*Your instructions*. Locate every line below that contains the word "image" and copy each of those lines.

[Saved data entries]
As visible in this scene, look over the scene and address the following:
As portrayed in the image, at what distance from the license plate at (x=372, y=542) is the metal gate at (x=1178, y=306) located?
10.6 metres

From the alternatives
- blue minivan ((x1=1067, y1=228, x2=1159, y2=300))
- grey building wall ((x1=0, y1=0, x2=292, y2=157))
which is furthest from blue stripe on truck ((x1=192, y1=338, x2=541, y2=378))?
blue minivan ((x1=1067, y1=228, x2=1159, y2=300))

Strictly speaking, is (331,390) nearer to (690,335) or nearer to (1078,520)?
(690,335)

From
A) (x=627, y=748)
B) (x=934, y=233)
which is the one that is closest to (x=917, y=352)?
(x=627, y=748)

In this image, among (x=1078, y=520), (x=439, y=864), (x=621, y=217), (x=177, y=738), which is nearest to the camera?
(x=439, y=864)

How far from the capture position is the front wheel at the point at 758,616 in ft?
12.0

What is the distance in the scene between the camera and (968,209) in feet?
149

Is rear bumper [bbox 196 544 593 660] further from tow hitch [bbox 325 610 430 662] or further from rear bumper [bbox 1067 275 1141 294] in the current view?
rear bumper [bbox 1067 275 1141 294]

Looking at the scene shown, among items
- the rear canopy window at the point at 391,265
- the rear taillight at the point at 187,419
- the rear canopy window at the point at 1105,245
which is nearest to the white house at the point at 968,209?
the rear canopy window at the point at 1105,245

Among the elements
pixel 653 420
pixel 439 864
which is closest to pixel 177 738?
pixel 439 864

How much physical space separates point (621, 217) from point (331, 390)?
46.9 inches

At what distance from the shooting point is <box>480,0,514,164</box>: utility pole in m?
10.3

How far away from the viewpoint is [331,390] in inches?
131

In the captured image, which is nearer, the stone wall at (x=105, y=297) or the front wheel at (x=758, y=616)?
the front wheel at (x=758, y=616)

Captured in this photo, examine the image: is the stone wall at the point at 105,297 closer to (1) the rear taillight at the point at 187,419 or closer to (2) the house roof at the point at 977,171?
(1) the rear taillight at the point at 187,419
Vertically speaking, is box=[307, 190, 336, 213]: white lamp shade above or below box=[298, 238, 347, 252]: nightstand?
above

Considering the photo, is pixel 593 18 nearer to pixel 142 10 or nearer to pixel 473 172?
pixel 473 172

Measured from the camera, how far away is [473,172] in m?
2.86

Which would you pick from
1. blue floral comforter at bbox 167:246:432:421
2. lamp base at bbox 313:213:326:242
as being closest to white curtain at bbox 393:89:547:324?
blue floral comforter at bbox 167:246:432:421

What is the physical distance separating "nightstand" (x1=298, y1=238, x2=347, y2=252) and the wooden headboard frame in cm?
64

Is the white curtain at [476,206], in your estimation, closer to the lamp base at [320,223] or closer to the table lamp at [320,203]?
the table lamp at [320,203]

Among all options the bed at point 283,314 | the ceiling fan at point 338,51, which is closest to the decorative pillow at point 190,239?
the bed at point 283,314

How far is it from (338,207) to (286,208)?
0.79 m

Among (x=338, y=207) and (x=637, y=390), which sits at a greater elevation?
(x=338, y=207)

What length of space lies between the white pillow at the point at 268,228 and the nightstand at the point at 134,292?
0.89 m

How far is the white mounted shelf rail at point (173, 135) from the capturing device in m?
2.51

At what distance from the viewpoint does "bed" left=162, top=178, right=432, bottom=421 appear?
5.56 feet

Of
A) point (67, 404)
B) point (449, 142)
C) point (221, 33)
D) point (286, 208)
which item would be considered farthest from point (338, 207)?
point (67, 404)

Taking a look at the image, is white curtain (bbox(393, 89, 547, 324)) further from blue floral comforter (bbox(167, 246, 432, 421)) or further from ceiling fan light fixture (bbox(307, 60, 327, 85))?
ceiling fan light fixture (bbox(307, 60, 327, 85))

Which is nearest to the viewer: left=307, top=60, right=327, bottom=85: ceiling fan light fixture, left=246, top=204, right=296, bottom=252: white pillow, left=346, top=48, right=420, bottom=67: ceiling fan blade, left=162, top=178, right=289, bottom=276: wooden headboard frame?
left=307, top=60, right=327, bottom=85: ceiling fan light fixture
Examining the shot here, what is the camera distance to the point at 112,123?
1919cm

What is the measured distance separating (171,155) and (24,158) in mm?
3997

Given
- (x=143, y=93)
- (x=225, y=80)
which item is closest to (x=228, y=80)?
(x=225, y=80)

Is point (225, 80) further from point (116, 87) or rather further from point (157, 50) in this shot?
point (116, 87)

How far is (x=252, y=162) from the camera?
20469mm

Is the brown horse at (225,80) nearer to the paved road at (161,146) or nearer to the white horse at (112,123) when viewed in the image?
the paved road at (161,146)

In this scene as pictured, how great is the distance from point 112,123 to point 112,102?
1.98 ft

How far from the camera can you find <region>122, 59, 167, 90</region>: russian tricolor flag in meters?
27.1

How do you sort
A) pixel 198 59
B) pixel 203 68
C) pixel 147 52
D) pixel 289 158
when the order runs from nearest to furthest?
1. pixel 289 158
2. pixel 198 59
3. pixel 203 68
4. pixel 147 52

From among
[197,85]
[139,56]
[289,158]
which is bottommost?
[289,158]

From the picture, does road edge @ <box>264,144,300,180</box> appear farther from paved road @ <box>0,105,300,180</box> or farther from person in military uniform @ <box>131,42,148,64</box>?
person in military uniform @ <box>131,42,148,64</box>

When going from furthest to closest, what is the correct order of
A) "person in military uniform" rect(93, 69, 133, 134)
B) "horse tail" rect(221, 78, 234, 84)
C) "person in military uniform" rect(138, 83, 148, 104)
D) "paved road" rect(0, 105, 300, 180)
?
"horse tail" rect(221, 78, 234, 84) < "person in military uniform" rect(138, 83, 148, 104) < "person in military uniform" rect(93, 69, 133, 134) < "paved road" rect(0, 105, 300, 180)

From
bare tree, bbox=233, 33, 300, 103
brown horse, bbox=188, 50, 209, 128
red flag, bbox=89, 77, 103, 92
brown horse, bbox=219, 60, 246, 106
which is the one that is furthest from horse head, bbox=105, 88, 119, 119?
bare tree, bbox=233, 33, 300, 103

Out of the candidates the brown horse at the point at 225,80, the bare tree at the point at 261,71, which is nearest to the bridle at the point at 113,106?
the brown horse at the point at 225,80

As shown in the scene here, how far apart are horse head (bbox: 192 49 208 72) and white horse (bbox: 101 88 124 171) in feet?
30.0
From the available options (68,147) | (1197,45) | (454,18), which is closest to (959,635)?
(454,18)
--
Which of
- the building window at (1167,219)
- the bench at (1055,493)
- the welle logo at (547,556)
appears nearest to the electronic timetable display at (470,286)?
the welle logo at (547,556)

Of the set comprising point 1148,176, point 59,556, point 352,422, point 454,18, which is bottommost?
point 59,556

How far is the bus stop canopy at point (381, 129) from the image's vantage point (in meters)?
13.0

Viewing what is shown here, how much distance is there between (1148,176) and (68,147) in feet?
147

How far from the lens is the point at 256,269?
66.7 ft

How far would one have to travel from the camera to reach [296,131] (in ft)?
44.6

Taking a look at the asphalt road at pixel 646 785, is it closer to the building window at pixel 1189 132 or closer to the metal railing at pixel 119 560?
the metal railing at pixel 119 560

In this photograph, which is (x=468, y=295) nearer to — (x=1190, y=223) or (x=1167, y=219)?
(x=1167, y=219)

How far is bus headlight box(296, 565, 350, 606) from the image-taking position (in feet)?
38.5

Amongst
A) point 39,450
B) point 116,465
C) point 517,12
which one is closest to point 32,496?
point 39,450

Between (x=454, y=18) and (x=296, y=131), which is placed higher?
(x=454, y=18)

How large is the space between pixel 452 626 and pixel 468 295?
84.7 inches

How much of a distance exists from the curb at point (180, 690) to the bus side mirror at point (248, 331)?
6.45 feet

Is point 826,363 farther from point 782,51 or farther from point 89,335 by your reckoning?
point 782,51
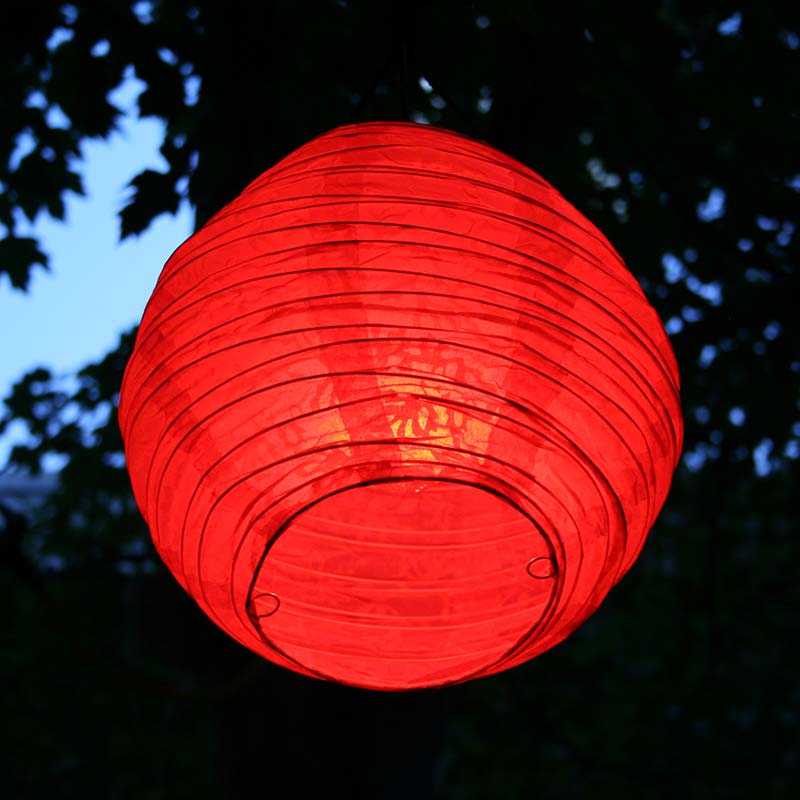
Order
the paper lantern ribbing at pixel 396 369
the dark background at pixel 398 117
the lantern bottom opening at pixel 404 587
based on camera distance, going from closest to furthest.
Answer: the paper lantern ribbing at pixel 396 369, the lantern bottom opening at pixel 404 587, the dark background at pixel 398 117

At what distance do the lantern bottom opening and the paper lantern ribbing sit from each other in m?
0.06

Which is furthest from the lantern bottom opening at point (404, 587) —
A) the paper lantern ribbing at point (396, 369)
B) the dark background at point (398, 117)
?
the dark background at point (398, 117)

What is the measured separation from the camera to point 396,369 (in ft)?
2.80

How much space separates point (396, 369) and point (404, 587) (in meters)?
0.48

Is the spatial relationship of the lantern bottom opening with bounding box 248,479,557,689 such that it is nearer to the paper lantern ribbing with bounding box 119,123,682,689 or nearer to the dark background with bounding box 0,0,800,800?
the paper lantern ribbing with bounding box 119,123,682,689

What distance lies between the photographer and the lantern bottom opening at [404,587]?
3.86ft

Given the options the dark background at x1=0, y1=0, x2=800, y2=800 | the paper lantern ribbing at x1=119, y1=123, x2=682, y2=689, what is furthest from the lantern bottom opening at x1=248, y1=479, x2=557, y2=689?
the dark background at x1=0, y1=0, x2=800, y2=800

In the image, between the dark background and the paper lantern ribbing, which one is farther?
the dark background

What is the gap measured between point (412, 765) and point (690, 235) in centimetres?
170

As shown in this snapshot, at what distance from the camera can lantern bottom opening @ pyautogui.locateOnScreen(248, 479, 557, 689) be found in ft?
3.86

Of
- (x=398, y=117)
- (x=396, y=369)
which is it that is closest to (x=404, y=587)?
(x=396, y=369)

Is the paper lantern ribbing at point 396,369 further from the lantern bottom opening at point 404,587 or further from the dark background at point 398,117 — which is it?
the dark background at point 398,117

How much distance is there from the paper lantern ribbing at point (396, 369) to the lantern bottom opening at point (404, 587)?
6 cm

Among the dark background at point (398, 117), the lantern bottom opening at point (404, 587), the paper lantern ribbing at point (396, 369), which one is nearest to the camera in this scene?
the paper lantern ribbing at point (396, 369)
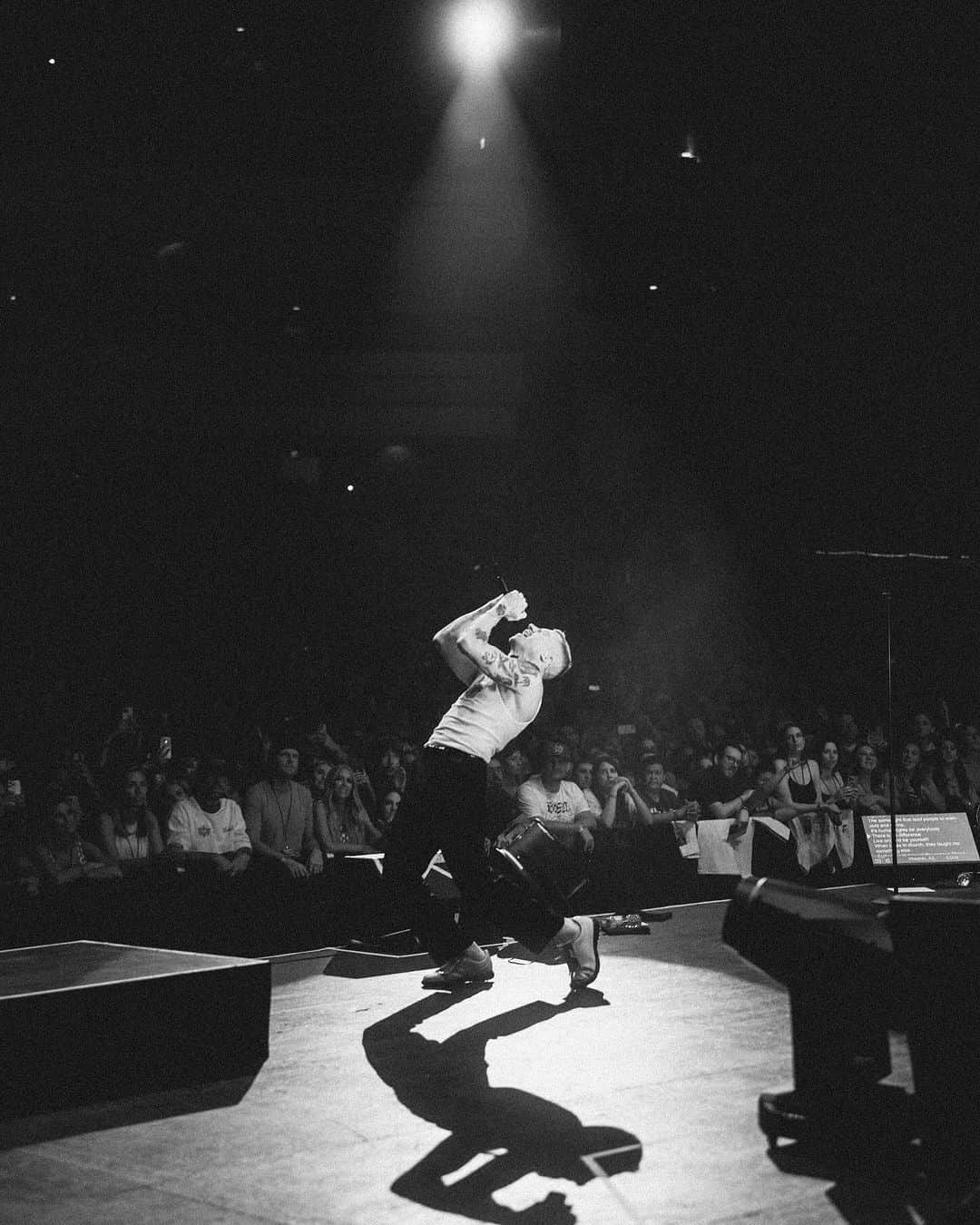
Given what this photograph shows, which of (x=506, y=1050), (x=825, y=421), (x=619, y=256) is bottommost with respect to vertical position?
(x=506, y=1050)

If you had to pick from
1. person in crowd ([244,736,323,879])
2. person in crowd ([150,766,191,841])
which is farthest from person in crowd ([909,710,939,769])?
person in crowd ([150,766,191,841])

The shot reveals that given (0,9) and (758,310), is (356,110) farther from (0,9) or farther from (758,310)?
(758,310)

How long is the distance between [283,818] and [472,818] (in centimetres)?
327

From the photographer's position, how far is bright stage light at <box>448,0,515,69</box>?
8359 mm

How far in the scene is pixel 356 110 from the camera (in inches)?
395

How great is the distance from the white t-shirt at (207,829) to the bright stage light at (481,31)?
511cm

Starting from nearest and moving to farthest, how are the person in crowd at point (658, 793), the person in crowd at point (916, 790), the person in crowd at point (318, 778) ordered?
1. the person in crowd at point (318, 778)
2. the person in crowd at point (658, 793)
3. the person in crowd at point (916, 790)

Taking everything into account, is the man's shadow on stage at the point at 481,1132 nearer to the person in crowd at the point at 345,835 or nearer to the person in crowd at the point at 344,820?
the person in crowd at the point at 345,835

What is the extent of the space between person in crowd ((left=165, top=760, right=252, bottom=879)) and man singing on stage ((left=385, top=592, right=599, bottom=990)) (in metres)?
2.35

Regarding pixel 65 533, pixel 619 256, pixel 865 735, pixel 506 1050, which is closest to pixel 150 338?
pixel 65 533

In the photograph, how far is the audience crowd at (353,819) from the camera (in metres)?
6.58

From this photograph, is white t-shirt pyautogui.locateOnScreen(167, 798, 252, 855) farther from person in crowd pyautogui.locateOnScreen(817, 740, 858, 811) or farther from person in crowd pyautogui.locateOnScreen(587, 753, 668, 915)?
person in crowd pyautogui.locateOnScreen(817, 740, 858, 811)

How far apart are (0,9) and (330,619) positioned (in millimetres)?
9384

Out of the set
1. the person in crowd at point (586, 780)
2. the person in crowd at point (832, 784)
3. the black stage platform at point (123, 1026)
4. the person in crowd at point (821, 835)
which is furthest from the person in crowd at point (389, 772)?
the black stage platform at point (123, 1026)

*Finished answer*.
As portrayed in the image, at what distance from the license plate at (x=372, y=542) is the metal gate at (x=1178, y=306) located?
In this image, among (x=1078, y=520), (x=439, y=864), (x=621, y=217), (x=177, y=738), which is nearest to the camera?
In the captured image, which is nearer, the stone wall at (x=105, y=297) or the front wheel at (x=758, y=616)?
Captured in this photo, examine the image: is the stone wall at the point at 105,297 closer to (1) the rear taillight at the point at 187,419 or closer to (2) the house roof at the point at 977,171?
Taking a look at the image, is white curtain (bbox(393, 89, 547, 324)) further from blue floral comforter (bbox(167, 246, 432, 421)) or further from ceiling fan light fixture (bbox(307, 60, 327, 85))?
Is the brown horse at (225,80) nearer to the paved road at (161,146) or nearer to the white horse at (112,123) when viewed in the image?
How far is the bus stop canopy at point (381, 129) from the image's vantage point (in meters)?
How far is bus headlight box(296, 565, 350, 606) from the image-taking position (in feet)?
In the image, between the dark background and the paper lantern ribbing, which one is farther?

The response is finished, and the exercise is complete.